Job a: In the MySQL and Kafka integration article, what are the two types of Kafka connectors?

Source excerpt:
Integrate MySQL and Apache Kafka using Change Data Capture with Debezium

Updated on July 25, 2024
Integrate MySQL and Apache Kafka using Change Data Capture with Debezium header image

Introduction

This article demonstrates how to integrate a Vultr Managed Database for MySQL with Apache Kafka using the Debezium source connector for MySQL. Behind the scenes, this is made possible by Change Data Capture (also referred to as CDC), which can track row-level create, update and delete operations in MySQL tables. These change data capture events can be used to integrate MySQL with other systems.

Change data capture is a popular solution, and it is often combined with Apache Kafka and Kafka Connect.

Apache Kafka

Apache Kafka is a messaging system that allows clients to publish and read streams of data (also called events). It has an ecosystem of open-source solutions that you can combine to store, process, and integrate these data streams with other parts of your system in a secure, reliable, and scalable manner.

Some key components of Kafka include:

  • Broker (Node): A Kafka broker runs the Kafka JVM process. A best practice is to run three or more brokers for scalability and high availability. These groups of Kafka brokers form a cluster.
  • Producers: These are client applications that send messages to Kafka. Each message is nothing but a key-value pair.
  • Topics: Events (messages) are stored in topics, and each topic has one or more partitions. Data in each of these partitions are distributed across the Kafka cluster for high availability and redundancy.
  • Consumers: Just like producers, consumers are also client applications. They receive and process data/events from Kafka topics.

Kafka Connect

To build integration solutions, you can use the Kafka Connect framework, which provides a suite of connectors to integrate Kafka with external systems. There are two types of Kafka connectors:

  • Source connector: Used to move data from source systems to Kafka topics.
  • Sink connector: Used to send data from Kafka topics into target (sink) systems.

Given entries:
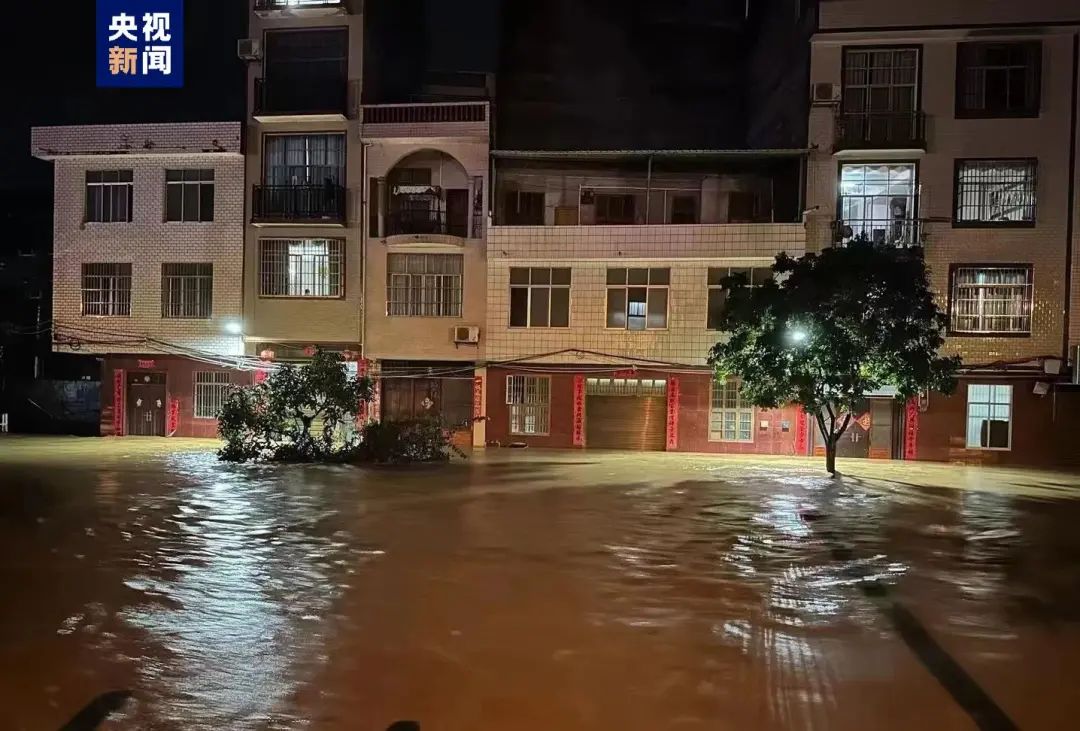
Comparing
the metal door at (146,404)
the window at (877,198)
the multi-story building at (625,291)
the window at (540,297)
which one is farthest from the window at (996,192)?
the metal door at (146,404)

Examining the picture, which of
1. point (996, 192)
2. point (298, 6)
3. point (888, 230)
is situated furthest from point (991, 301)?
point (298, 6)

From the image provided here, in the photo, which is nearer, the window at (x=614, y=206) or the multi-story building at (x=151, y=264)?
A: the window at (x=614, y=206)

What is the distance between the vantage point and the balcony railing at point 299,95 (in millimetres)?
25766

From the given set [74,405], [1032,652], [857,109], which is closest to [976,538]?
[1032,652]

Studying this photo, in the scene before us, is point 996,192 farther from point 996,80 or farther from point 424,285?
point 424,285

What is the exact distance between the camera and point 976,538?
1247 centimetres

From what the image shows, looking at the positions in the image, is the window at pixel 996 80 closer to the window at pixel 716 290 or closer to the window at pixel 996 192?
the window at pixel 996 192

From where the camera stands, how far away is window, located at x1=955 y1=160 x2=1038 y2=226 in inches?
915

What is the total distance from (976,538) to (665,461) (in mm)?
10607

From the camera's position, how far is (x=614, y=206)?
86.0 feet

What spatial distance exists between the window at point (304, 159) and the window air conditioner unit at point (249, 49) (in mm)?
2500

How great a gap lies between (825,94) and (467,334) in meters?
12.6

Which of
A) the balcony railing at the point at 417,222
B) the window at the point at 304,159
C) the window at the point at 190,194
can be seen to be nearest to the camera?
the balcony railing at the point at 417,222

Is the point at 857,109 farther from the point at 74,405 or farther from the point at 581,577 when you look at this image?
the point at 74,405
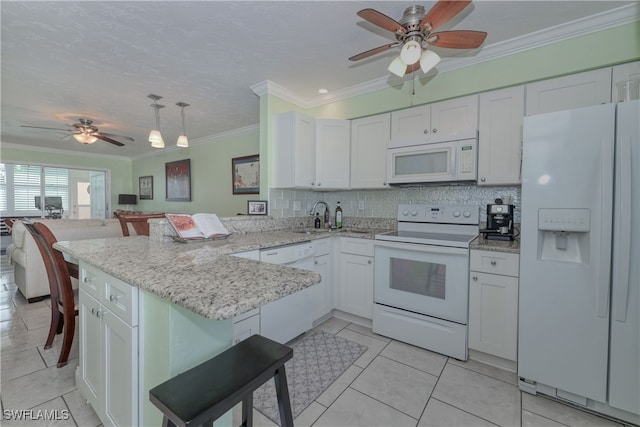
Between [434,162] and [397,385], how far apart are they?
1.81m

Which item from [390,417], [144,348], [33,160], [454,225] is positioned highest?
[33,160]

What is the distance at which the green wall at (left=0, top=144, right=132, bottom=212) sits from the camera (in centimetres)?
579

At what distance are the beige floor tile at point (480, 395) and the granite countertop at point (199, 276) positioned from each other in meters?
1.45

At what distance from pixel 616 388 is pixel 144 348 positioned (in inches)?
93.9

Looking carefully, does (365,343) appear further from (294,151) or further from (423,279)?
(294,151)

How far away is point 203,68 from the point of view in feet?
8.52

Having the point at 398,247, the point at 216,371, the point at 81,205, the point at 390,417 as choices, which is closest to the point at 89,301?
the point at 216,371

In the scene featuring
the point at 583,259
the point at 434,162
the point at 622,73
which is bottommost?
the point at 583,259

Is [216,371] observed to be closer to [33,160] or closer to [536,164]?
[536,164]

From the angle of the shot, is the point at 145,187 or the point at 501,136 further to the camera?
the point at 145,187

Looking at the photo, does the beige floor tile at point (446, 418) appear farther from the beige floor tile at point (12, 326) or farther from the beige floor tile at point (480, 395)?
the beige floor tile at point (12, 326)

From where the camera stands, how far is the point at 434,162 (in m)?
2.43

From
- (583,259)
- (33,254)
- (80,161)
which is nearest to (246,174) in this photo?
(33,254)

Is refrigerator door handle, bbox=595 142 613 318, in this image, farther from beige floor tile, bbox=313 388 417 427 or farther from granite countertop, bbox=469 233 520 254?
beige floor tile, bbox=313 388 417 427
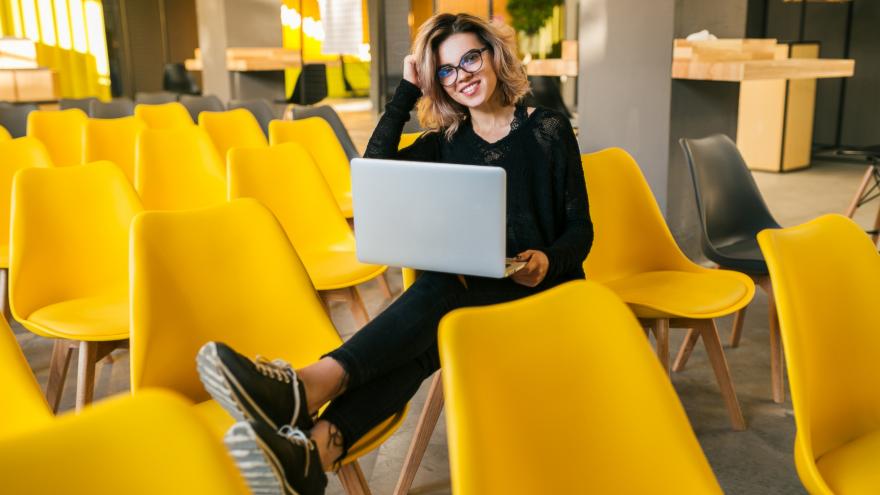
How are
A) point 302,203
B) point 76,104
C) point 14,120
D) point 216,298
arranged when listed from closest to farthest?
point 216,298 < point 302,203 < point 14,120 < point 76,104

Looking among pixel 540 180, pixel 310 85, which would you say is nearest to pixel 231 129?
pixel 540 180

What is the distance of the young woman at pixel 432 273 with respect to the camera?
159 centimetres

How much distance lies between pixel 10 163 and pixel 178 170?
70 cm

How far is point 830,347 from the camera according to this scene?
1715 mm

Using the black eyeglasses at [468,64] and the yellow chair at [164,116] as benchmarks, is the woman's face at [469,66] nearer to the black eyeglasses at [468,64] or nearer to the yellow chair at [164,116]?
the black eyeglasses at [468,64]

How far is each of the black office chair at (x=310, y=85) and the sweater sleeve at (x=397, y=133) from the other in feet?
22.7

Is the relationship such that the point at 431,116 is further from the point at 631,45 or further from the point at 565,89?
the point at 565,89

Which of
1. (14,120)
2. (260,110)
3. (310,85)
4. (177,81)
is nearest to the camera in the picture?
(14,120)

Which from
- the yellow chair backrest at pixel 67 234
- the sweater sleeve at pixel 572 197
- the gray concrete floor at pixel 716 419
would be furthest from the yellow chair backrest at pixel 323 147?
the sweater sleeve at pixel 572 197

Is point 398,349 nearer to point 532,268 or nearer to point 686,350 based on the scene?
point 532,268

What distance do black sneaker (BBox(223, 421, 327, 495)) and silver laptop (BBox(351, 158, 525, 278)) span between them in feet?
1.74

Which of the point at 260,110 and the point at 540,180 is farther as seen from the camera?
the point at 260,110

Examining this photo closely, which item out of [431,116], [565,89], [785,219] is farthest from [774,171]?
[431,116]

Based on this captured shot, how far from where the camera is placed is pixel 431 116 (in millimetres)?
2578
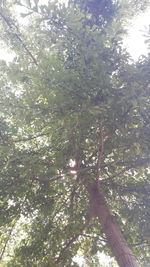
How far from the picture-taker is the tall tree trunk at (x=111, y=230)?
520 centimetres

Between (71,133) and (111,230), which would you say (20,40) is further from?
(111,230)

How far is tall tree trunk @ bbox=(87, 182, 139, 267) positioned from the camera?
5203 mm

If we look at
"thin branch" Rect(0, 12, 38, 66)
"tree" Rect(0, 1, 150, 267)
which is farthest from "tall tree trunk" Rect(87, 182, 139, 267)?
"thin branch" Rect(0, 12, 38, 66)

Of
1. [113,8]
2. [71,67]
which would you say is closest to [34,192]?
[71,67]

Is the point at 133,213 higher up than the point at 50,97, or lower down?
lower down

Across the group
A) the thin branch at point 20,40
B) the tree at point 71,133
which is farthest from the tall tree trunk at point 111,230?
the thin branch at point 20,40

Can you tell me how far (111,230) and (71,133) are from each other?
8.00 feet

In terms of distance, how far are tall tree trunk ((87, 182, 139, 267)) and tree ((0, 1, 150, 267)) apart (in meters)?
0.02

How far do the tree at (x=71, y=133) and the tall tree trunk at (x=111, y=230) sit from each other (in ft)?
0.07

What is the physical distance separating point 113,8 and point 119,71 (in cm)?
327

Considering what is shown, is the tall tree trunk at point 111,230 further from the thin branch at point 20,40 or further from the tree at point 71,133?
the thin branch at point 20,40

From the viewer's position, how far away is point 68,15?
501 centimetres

* * *

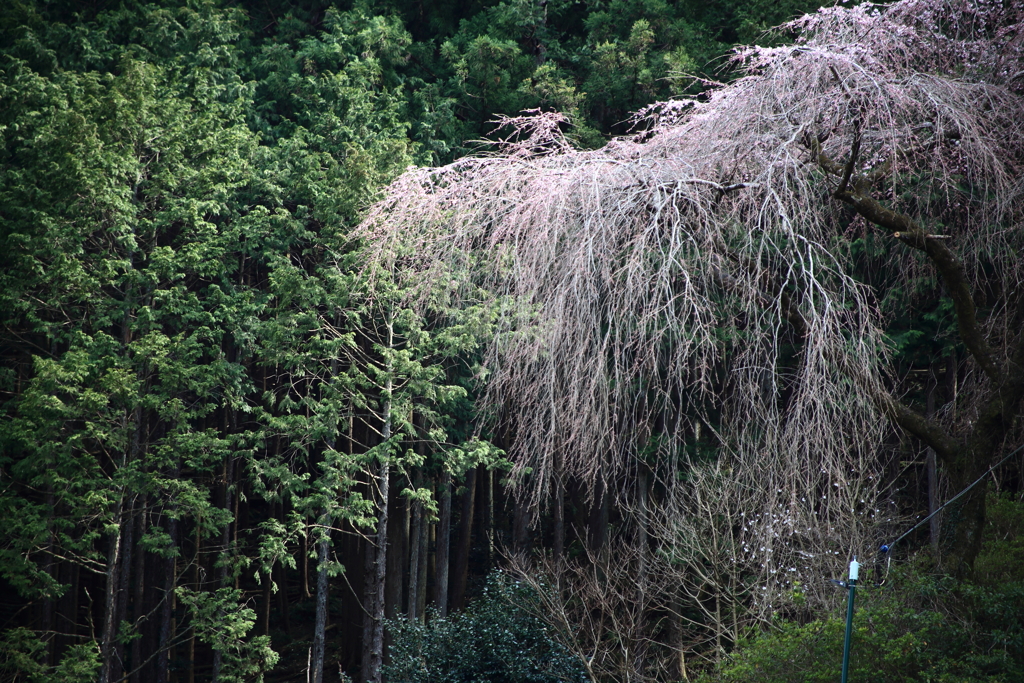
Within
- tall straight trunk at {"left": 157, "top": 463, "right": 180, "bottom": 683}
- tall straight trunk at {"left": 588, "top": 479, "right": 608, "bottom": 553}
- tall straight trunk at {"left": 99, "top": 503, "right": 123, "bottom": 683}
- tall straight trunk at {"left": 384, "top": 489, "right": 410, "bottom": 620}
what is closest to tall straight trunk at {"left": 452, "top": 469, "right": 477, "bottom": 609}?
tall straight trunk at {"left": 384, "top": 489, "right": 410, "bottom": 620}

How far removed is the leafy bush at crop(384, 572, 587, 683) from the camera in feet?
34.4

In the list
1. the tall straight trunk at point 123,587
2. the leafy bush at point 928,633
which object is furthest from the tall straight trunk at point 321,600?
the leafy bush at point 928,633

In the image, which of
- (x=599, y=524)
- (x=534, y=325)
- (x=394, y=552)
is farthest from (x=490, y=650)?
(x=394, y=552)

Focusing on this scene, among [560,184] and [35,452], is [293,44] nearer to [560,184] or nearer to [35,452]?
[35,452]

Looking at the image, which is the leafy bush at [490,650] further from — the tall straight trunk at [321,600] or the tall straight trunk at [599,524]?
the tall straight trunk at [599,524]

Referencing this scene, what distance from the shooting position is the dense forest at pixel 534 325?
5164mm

* * *

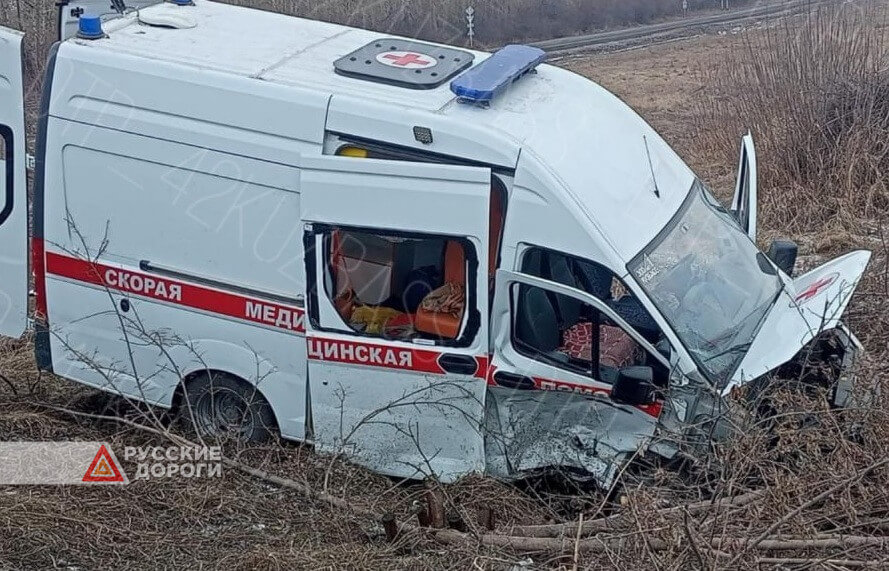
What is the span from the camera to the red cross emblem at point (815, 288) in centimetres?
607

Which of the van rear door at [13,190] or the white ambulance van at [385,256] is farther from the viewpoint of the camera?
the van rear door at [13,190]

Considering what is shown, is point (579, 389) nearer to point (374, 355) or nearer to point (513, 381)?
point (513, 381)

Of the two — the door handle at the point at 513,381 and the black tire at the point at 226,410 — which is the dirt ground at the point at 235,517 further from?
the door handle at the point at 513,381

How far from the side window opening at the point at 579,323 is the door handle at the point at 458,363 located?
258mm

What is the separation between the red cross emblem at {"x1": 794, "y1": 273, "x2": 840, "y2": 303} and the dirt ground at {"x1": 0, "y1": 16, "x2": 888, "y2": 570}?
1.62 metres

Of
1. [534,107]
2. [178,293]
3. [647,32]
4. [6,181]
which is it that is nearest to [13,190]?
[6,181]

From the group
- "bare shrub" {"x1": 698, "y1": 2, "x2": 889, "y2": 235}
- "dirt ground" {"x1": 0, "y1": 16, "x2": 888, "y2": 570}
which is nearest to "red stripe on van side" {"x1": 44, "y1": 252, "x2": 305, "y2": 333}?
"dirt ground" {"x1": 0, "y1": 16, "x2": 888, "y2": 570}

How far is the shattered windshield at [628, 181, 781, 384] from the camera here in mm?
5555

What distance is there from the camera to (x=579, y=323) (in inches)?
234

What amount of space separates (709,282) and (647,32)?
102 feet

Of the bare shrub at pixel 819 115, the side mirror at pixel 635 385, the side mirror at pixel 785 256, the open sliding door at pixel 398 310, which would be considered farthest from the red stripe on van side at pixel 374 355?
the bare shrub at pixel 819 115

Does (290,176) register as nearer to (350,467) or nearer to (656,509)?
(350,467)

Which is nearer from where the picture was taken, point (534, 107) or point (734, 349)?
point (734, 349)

Job b: Please reproduce the entries from the line with "How far away is point 203,68" up to and including the line with "point 216,298 <". Leave the pictures out of your copy.

Full response a: Source connectors and sink connectors.

Full response b:
How far away is point 203,68 from the point of view in feet?
8.52

Having the point at 398,247, the point at 216,371, the point at 81,205, the point at 390,417 as choices, which is closest to the point at 89,301?
the point at 216,371

In the scene featuring
the point at 583,259
the point at 434,162
the point at 622,73
which is bottommost?
the point at 583,259

Is [216,371] observed to be closer to [33,160] or closer to [536,164]?
[536,164]

From the angle of the shot, is the point at 145,187 or the point at 501,136 further to the camera?
the point at 145,187

Looking at the photo, does the beige floor tile at point (446, 418) appear farther from the beige floor tile at point (12, 326) or farther from the beige floor tile at point (480, 395)?
the beige floor tile at point (12, 326)

From where the camera stands, how far is the point at 434,162 (in m)?
2.43

From
- (583,259)
- (33,254)
- (80,161)
which is nearest to (246,174) in this photo?
(33,254)

Is refrigerator door handle, bbox=595 142 613 318, in this image, farther from beige floor tile, bbox=313 388 417 427 or farther from granite countertop, bbox=469 233 520 254?
beige floor tile, bbox=313 388 417 427
How are
A) point 302,203
B) point 76,104
C) point 14,120
D) point 216,298
arranged when listed from closest to farthest?
point 216,298 < point 302,203 < point 14,120 < point 76,104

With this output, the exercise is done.